For the mot part, the plot carries all the trappings of any other would-be lovers storyline. Although Luke and Kate share something special at work, they each have significant others at home. Luke's circling the idea of marriage to his longtime girlfriend Jill (Anna Kendrick), but we get the sense that he's stalling. Meanwhile, Kate's in a more or less steady relationship with the older, more stable record producer Chris (Ron Livingston). But because the workings of the film's plot are centered on beer and alcohol and all the social aspects that come from them – i.e., mid-day beers in the employee break room, after work beers at the bar down the street, or even, a weekend full of beer, during an odd and portentous double-date at Chris' cabin – the suggestion is that something will happen, eventually; and when it does, it will be because beer made it all possible.

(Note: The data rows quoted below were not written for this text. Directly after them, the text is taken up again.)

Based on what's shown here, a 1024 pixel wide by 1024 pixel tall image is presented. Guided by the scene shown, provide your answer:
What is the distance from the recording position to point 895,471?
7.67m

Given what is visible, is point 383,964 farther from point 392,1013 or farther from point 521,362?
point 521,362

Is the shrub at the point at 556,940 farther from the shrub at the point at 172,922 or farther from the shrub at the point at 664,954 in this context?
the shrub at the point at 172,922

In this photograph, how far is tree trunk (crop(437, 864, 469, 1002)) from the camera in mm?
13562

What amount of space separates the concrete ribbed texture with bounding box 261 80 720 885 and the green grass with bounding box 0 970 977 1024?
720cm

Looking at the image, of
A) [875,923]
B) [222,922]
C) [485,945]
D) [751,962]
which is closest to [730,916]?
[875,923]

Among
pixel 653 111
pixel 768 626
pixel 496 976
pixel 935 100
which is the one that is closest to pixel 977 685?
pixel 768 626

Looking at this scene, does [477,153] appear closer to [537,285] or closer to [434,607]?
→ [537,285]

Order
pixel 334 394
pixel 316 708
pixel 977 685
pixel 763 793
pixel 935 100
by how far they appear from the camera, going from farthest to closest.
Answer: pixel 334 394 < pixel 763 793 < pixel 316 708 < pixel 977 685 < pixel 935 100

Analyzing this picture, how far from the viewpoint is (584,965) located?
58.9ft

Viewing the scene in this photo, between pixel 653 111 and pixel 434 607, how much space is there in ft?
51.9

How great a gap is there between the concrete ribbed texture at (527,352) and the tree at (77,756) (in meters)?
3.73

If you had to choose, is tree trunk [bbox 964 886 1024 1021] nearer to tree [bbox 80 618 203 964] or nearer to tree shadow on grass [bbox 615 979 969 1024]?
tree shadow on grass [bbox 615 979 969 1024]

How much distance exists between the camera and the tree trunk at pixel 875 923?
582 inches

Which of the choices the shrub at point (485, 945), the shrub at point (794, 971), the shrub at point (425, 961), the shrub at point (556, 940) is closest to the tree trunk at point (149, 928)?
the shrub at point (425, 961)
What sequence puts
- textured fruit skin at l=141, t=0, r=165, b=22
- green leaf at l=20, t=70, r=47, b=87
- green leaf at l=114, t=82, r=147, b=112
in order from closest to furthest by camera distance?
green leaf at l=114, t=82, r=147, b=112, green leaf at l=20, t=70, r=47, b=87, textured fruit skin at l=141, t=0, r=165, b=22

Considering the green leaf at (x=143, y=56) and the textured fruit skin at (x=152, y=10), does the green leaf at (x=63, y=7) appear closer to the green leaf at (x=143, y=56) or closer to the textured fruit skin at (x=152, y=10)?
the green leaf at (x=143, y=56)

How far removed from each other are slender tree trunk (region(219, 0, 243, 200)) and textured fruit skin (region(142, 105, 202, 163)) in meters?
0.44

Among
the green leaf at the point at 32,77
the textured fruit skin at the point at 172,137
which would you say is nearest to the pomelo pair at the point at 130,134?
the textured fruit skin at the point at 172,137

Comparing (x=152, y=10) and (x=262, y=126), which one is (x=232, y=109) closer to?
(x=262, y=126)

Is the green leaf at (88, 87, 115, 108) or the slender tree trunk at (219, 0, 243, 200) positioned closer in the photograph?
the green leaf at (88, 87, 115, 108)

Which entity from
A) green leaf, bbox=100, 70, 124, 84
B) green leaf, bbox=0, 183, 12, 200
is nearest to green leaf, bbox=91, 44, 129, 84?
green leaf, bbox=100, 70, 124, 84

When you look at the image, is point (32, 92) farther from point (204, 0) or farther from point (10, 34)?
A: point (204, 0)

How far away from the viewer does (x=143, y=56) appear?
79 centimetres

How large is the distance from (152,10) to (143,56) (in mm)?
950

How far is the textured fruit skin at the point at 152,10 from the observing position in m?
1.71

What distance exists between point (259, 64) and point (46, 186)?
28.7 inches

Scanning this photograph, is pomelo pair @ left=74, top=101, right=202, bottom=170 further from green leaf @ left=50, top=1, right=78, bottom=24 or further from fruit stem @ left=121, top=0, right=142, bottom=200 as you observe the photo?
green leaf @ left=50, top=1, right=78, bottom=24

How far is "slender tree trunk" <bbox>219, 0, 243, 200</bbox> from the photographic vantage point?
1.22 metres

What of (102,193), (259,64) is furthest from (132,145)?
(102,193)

So, for all intents and purposes, Swanberg sets his characters and their circumstances up in such a way that the audience is as convinced Luke and Kate are as perfect for one another as perhaps Luke is. And that's the odd thing about 'Drinking Buddies': Even though it's set up to feel like something of an ensemble – or even to have Johnson and Wilde split the protagonist duties – more and more of the story seems to be filtered through Luke as the film progresses. This begins soon after Kate experiences a sudden change in her personal life, which is then followed by Luke making a series of discoveries about his would-be paramour that begins to alter his perception of her. Whether this was always the intention of Swanberg, or this perspective manifested out of the improvisational aspect of the film is not entirely certain.
But gradually telling the story more and more from Luke's viewpoint has advantages aside from the opportunity to see Johnson utilize a more grounded personality than he's asked to portray on the broad comedy of 'New Girl.' For one, there's the sense that the film just naturally moves toward a smaller, more individual scope as it progresses, and the sudden comprehension or revelation for Johnson's character actually gives the story some of the weight it desperately needs. It also focuses the narrative so that, when it broadens again, there's a sense that something significant actually transpired. That's an interesting thing for a movie to do, especially when it starts out feeling like an ensemble with the main selling point being the terrific chemistry between Johnson and Wilde. Rather than feel it has to tell all the stories at the same time, or that is must fit them all into the confines of a single runtime, 'Drinking Buddies' narrows its focus to the film's advantage, rather than its detriment.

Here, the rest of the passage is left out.